_JOBS:_
(1) In the diary entries, explain what grounds Hampden's letter to Pym gives for claiming that shutting up the courts amounts to an abdication of the throne.
(2) According to the diary entries, who dined at home on Monday, January 6?

_SELECTED PASSAGE:_

* * * * * * * * *

Docno: ADMS-01-01-02-0010-0001-0005

Author: Adams, John
Date: 1766-01-05

Sunday. Jany. 5th. 1766.

Heard Mr. Wibird all Day. A Sacramental Sermon on “It is finished.—”

Docno: ADMS-01-01-02-0010-0001-0006

Author: Adams, John
Date: 1766-01-06

Monday [6 January].

At Home. Mr. Smith and Mr. Penniman dined here.

Docno: ADMS-01-01-02-0010-0001-0007

Author: Adams, John
Date: 1766-01-07

Tuesday [7 January].

At Boston. Hampden has given us in Yesterdays Gazette, a long Letter to Pym upon shutting up the Courts, in which he proves from Holts and Pollexfens Arguments at the Revolution Conference, from Grotius De Jure Belli, B. 1. C. 3. §. 2. that shutting up the Courts is an Abdication of the Throne, a Discharge of the Subjects from their Allegiance, and a total Dissolution of Government and Reduction of { 287 } all Men to a state of Nature. And he proves from Bracton that partial Tumults, &c. are not a Tempus Guerrium, (Bellorum) a Time of War.

* * * * * * * * *

[Records from a dataset]
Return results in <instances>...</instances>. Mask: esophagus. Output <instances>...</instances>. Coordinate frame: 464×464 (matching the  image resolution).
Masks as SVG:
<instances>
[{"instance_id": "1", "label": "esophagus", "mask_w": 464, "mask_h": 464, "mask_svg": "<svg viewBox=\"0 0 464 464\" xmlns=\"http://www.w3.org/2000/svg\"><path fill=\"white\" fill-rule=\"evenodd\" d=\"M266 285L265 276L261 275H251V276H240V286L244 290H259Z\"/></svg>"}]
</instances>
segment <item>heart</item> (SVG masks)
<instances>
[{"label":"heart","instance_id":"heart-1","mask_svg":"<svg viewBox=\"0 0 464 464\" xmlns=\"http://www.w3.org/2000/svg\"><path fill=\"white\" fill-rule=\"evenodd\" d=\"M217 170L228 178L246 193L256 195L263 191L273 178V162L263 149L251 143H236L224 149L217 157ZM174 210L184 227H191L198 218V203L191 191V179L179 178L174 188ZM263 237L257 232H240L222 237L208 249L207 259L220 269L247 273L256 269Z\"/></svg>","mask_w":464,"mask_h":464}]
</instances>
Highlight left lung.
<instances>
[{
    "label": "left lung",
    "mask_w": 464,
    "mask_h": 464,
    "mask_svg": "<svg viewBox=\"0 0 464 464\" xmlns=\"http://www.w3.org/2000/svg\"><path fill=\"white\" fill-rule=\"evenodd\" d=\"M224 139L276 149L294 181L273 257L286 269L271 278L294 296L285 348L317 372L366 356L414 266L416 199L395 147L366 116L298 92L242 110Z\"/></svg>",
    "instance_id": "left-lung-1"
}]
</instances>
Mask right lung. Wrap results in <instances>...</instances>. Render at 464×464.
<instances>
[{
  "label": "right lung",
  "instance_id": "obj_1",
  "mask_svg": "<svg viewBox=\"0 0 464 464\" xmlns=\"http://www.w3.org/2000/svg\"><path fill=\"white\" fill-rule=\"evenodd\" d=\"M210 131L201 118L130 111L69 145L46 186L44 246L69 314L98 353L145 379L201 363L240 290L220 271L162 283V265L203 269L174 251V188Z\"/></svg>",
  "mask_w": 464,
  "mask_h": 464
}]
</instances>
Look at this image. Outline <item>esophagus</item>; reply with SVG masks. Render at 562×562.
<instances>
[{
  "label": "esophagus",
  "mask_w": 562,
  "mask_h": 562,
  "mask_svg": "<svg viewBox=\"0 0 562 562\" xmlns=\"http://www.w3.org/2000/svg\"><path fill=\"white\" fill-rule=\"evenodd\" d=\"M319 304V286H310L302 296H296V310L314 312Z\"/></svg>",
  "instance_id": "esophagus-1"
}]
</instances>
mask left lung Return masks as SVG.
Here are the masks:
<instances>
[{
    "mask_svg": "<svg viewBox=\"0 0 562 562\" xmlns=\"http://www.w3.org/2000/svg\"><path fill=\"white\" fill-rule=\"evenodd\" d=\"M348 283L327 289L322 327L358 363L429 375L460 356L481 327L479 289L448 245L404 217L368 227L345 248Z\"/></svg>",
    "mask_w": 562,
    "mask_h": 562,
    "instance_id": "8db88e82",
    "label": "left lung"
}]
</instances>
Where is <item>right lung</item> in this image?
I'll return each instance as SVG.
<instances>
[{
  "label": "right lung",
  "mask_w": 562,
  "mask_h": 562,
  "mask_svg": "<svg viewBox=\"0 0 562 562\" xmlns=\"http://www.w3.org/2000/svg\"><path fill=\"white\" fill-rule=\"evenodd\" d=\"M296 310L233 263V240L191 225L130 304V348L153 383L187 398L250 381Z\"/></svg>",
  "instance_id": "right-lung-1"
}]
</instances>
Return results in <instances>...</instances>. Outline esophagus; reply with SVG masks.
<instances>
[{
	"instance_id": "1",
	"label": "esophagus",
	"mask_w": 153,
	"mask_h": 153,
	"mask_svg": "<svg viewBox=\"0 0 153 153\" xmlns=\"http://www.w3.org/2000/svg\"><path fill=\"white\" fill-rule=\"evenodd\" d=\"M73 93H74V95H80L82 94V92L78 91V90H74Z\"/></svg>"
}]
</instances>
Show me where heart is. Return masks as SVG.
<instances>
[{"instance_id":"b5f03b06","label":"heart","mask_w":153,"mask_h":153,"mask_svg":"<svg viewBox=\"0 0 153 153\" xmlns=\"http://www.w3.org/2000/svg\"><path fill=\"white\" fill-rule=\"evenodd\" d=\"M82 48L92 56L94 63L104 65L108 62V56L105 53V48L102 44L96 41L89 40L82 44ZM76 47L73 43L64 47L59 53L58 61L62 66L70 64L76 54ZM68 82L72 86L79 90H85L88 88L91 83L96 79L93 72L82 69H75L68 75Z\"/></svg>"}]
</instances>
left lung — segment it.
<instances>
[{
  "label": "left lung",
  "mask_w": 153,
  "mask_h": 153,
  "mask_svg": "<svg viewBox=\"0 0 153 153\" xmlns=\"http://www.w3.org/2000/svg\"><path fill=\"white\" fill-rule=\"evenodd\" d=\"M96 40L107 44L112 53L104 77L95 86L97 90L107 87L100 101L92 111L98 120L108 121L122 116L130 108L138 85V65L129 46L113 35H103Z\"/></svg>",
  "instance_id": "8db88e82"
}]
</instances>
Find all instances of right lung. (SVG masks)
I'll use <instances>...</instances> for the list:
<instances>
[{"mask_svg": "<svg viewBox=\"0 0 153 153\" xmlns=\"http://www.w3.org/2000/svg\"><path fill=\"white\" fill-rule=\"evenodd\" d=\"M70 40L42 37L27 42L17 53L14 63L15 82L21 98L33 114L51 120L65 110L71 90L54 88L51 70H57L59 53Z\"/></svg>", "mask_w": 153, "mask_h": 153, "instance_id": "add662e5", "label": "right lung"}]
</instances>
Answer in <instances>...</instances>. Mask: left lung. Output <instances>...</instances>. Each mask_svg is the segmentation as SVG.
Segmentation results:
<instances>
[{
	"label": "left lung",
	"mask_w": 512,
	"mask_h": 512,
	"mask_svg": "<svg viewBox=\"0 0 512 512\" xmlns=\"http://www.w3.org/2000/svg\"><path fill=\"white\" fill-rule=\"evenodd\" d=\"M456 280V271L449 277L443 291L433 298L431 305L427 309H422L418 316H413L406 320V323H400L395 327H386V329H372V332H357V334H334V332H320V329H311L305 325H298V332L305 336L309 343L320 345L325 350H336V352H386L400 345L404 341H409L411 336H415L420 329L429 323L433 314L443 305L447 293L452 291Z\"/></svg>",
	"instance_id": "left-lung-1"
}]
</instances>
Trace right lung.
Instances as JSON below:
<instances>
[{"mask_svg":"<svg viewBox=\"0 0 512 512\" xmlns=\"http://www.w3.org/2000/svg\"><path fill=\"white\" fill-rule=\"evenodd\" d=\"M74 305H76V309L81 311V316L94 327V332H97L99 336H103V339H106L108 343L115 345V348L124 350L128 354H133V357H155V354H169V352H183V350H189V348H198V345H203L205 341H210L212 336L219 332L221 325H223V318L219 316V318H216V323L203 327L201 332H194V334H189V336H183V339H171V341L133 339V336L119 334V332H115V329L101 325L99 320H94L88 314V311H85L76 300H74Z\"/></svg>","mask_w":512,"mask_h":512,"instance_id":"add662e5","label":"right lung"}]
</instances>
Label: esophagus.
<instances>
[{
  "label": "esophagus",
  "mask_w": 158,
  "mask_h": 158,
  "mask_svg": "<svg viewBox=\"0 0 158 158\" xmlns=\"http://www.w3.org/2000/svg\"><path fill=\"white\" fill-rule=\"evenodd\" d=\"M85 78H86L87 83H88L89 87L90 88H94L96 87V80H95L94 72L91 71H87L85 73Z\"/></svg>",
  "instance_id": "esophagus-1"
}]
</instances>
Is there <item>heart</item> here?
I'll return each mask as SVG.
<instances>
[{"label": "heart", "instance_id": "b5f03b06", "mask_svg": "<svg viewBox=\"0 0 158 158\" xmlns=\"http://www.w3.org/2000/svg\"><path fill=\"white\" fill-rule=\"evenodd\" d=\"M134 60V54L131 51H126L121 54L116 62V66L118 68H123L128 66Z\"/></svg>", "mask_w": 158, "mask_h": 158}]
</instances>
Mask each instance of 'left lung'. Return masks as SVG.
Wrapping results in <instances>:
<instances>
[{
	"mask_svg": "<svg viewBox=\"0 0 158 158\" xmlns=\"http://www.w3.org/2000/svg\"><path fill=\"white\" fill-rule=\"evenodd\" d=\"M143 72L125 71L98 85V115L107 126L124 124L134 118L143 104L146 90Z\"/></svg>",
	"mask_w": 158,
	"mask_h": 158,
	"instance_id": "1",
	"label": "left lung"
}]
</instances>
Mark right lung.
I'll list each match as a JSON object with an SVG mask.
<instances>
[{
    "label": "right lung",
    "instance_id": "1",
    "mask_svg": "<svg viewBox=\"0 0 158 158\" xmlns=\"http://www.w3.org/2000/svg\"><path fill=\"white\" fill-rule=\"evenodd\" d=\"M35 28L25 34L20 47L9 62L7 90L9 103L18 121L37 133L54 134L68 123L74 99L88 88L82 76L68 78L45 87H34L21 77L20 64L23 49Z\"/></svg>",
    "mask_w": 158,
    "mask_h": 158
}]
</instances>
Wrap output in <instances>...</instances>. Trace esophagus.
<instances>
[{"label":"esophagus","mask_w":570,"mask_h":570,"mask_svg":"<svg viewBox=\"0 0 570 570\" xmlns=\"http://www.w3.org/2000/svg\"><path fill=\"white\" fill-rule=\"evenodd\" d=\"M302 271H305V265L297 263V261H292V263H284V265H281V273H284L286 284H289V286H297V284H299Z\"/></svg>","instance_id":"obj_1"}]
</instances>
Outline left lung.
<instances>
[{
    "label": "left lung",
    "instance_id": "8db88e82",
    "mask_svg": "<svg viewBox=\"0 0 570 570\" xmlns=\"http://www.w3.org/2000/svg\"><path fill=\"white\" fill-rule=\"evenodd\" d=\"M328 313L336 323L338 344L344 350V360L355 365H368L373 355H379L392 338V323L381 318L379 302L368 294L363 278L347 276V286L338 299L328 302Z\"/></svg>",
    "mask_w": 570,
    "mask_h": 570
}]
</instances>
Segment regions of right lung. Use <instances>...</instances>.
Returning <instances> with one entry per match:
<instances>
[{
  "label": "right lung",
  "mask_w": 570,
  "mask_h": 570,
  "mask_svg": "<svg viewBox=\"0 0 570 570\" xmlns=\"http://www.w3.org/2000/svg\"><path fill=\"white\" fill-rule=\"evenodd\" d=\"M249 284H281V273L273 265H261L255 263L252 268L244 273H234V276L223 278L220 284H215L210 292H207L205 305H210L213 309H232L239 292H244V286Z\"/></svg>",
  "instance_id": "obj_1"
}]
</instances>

* * * * * * * * *

_PROBLEM SOLUTIONS:_
(1) The letter draws on Holt's and Pollexfen's arguments at the Revolution Conference and on Grotius, De Jure Belli, book 1, chapter 3, section 2. From these it argues that closing the courts releases the subjects from their allegiance, dissolves government entirely, and returns everyone to a state of nature.

(2) Mr. Smith and Mr. Penniman.